Cultivating Game Sense for Yourself: Making VLMs Gaming Experts
Wenxuan Lu, Jiangyang He, Zhanqiu Zhang, Yiwen Guo, Tianning Zang
TL;DR
This work introduces GameSense, a paradigm shift that repurposes vision-language models as developers of task-specific execution modules (GSMs) rather than direct game controllers. By coupling a High-Level VLM Agent with RL-based and Rule-based GSMs, GameSense achieves real-time, API-free gameplay across ACT, FPS, and Flappy Bird, without requiring pauses for reasoning.
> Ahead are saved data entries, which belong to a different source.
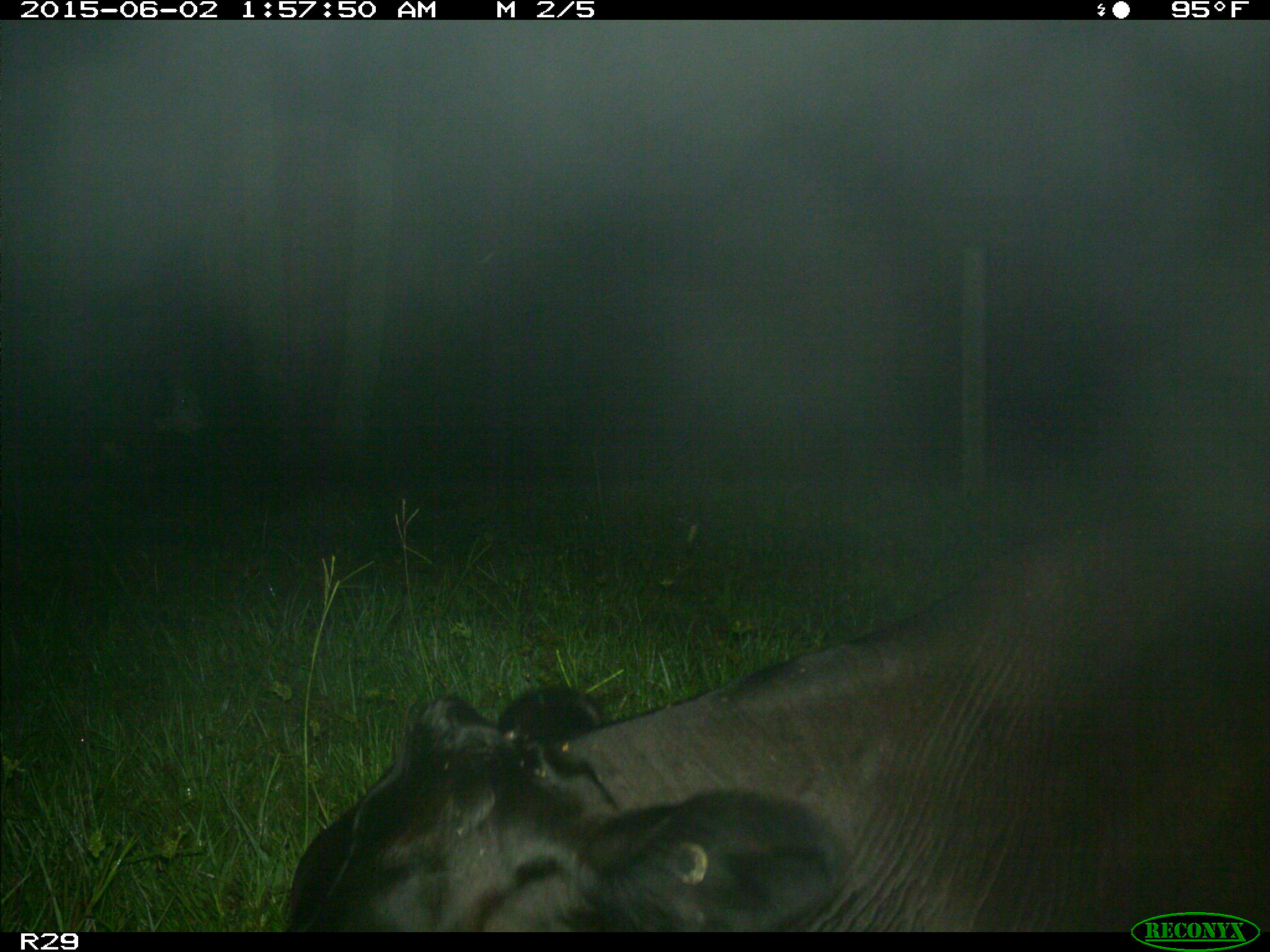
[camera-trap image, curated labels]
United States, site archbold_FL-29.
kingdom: Animalia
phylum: Chordata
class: Mammalia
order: Artiodactyla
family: Bovidae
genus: Bos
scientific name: Bos taurus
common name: domestic cow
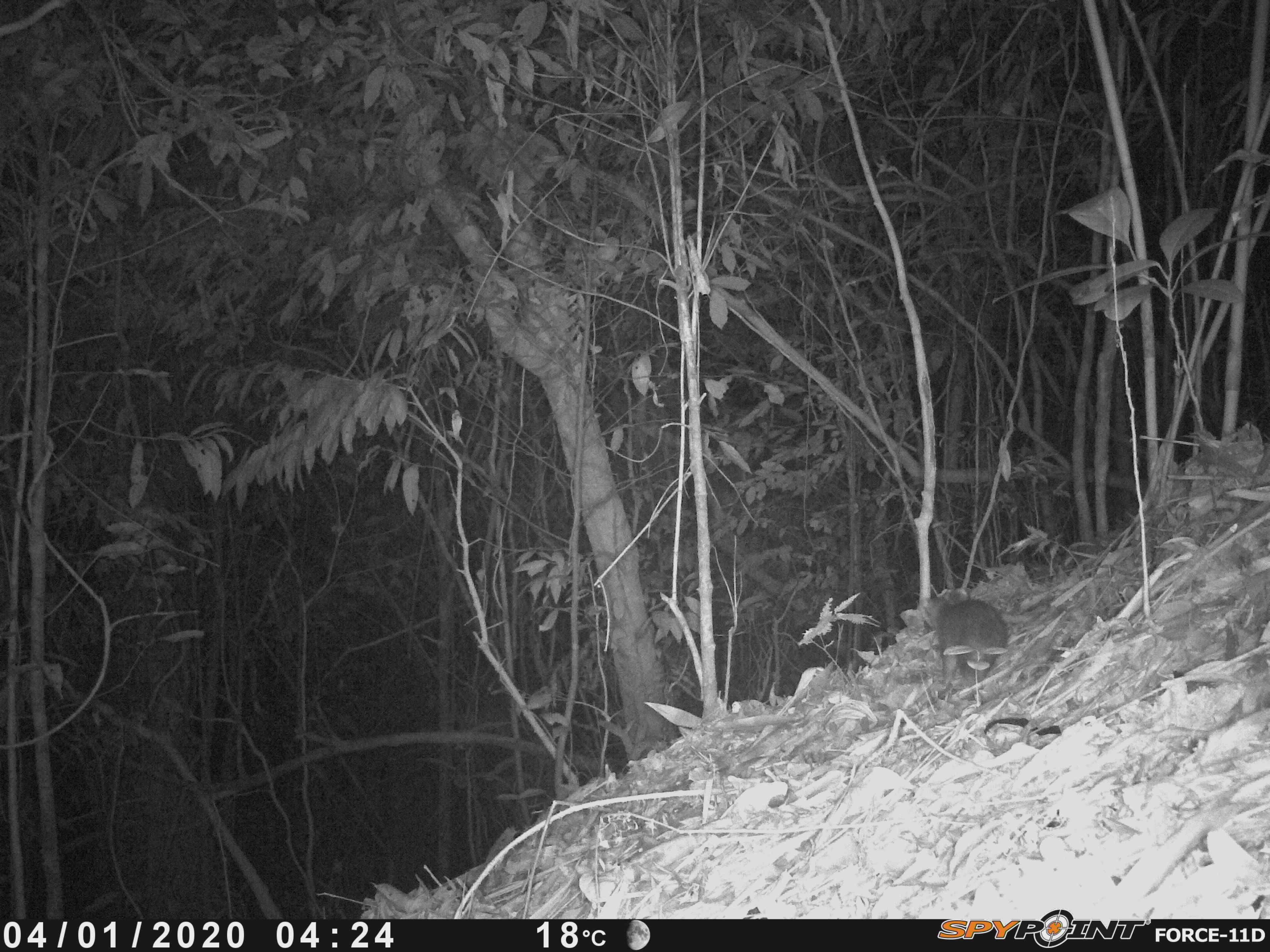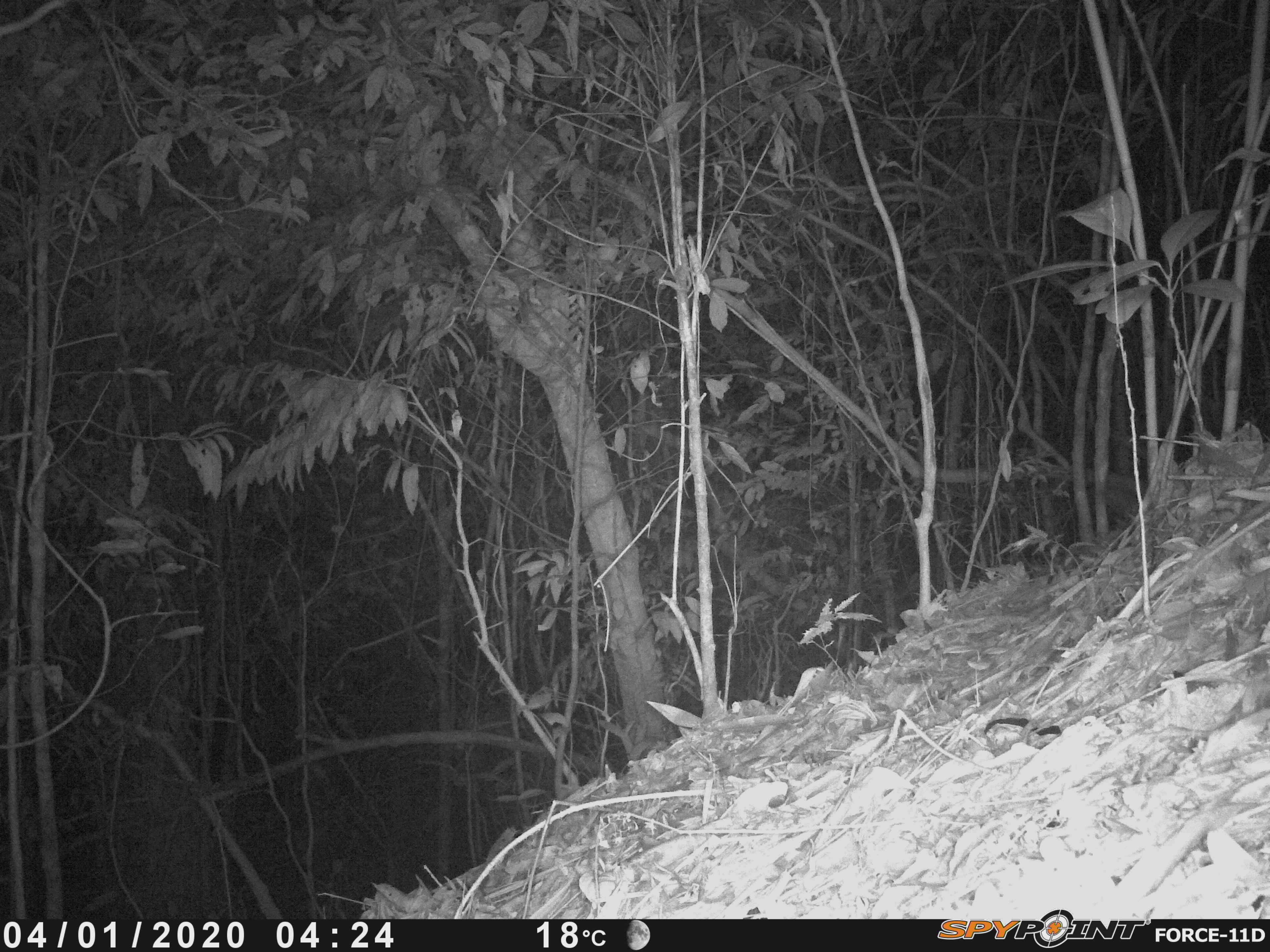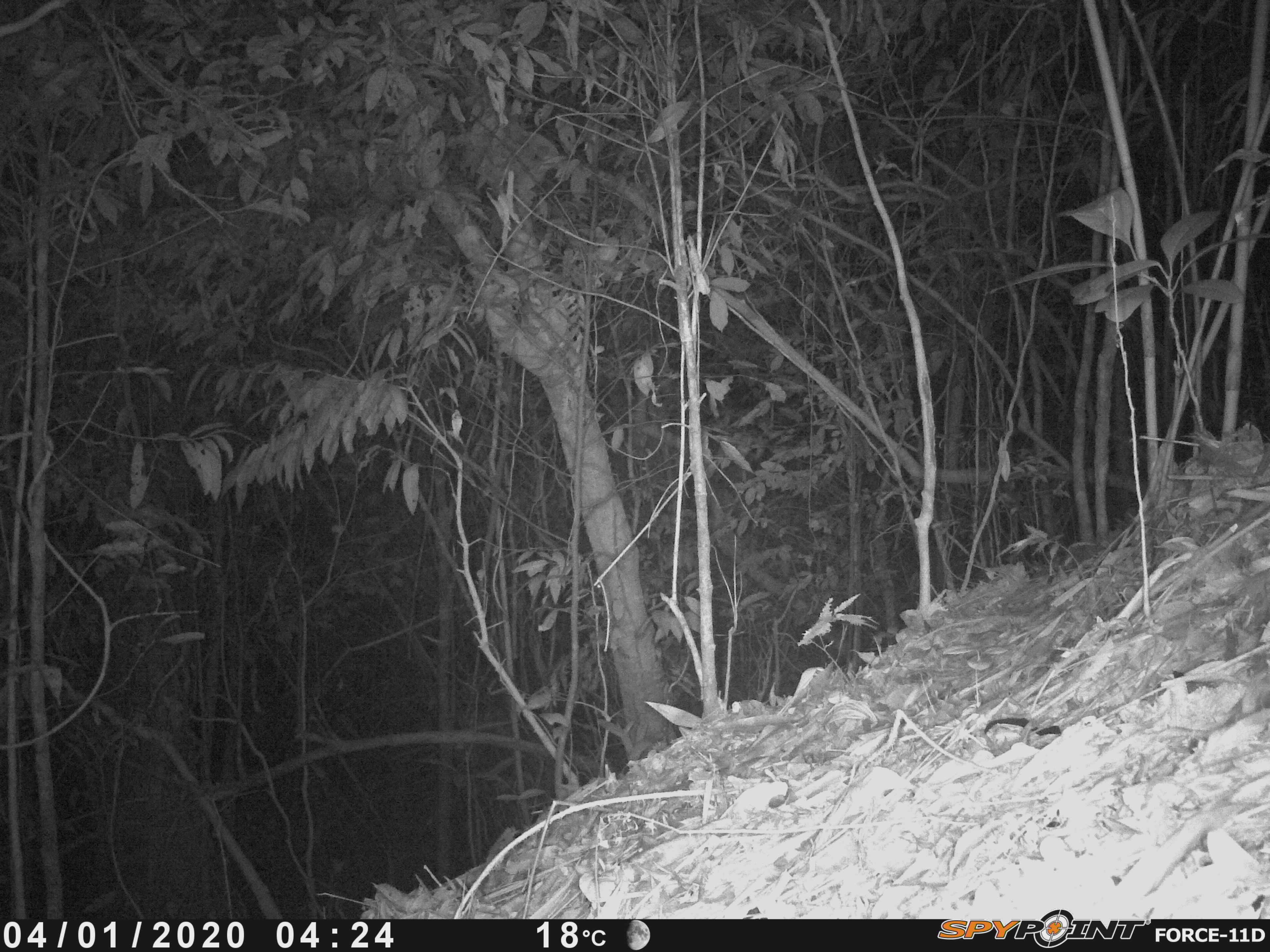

The framework leverages a vision-based environment analysis, memory, and three reflection modules to continually refine GSM behavior via learning or rule-based loops, supported by a standard toolset including a State Reader and vision processors. Empirical results show GameSense outperforms prior VLM-driven agents in both single-task combat and complete game flow, demonstrating fluent gameplay in diverse genres and highlighting the tradeoffs between RL-based adaptability and rule-based speed. Limitations include fixed GSM types per game and challenges in fully autonomous GSM discovery, suggesting directions toward reusable, scalable GSM generation and reuse strategies.
Abstract
Developing agents capable of fluid gameplay in first/third-person games without API access remains a critical challenge in Artificial General Intelligence (AGI). Recent efforts leverage Vision Language Models (VLMs) as direct controllers, frequently pausing the game to analyze screens and plan action through language reasoning. However, this inefficient paradigm fundamentally restricts agents to basic and non-fluent interactions: relying on isolated VLM reasoning for each action makes it impossible to handle tasks requiring high reactivity (e.g., FPS shooting) or dynamic adaptability (e.g., ACT combat). To handle this, we propose a paradigm shift in gameplay agent design: instead of directly controlling gameplay, VLM develops specialized execution modules tailored for tasks like shooting and combat. These modules handle real-time game interactions, elevating VLM to a high-level developer. Building upon this paradigm, we introduce GameSense, a gameplay agent framework where VLM develops task-specific game sense modules by observing task execution and leveraging vision tools and neural network training pipelines. These modules encapsulate action-feedback logic, ranging from direct action rules to neural network-based decisions. Experiments demonstrate that our framework is the first to achieve fluent gameplay in diverse genres, including ACT, FPS, and Flappy Bird, setting a new benchmark for game-playing agents.